-------- Material for the task
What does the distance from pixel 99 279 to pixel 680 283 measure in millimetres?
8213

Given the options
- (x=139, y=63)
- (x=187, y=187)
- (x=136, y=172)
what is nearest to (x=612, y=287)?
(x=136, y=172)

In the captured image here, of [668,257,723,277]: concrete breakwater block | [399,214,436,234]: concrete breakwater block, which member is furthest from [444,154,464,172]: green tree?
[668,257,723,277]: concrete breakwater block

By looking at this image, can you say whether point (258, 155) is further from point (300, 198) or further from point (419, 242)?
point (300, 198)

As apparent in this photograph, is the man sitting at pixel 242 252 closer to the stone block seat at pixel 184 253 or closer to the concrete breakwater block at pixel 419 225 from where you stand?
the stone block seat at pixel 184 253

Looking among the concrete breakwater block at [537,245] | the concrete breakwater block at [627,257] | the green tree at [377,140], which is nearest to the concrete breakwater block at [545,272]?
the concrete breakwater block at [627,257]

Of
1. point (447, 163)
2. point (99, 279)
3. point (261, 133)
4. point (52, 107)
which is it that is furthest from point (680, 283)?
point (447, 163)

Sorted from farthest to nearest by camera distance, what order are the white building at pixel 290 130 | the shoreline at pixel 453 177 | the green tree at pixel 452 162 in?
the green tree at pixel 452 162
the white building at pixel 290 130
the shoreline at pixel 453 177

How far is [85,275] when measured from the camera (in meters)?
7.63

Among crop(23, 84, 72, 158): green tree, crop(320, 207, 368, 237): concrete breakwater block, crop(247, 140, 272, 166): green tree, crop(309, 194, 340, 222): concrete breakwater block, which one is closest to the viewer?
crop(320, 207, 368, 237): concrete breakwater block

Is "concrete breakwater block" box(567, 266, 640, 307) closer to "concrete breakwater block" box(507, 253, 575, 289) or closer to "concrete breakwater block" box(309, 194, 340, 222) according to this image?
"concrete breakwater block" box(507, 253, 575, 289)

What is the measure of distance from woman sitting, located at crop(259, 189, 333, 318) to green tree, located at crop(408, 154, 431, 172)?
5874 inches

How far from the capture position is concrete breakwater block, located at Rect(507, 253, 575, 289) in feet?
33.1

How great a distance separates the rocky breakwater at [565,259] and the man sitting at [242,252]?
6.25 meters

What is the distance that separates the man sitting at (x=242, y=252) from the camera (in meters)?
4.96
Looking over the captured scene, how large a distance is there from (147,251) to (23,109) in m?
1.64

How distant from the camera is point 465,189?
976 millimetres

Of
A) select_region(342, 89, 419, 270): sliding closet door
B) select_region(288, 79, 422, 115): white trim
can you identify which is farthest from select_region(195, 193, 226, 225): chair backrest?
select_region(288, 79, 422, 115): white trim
----------------
### To do:
Rewrite the items from the line containing "How great a" through the line containing "976 millimetres", inclusive, with "camera" replaced by "viewer" and everything else unchanged.

### Full answer:
How great a distance separates the rocky breakwater at [565,259] and the man sitting at [242,252]?
6.25 meters

What is the distance that separates the man sitting at (x=242, y=252) from the viewer (in meters)?
4.96
Looking over the captured scene, how large a distance is there from (147,251) to (23,109) in m?
1.64

How distant from the viewer is point 465,189?
976 millimetres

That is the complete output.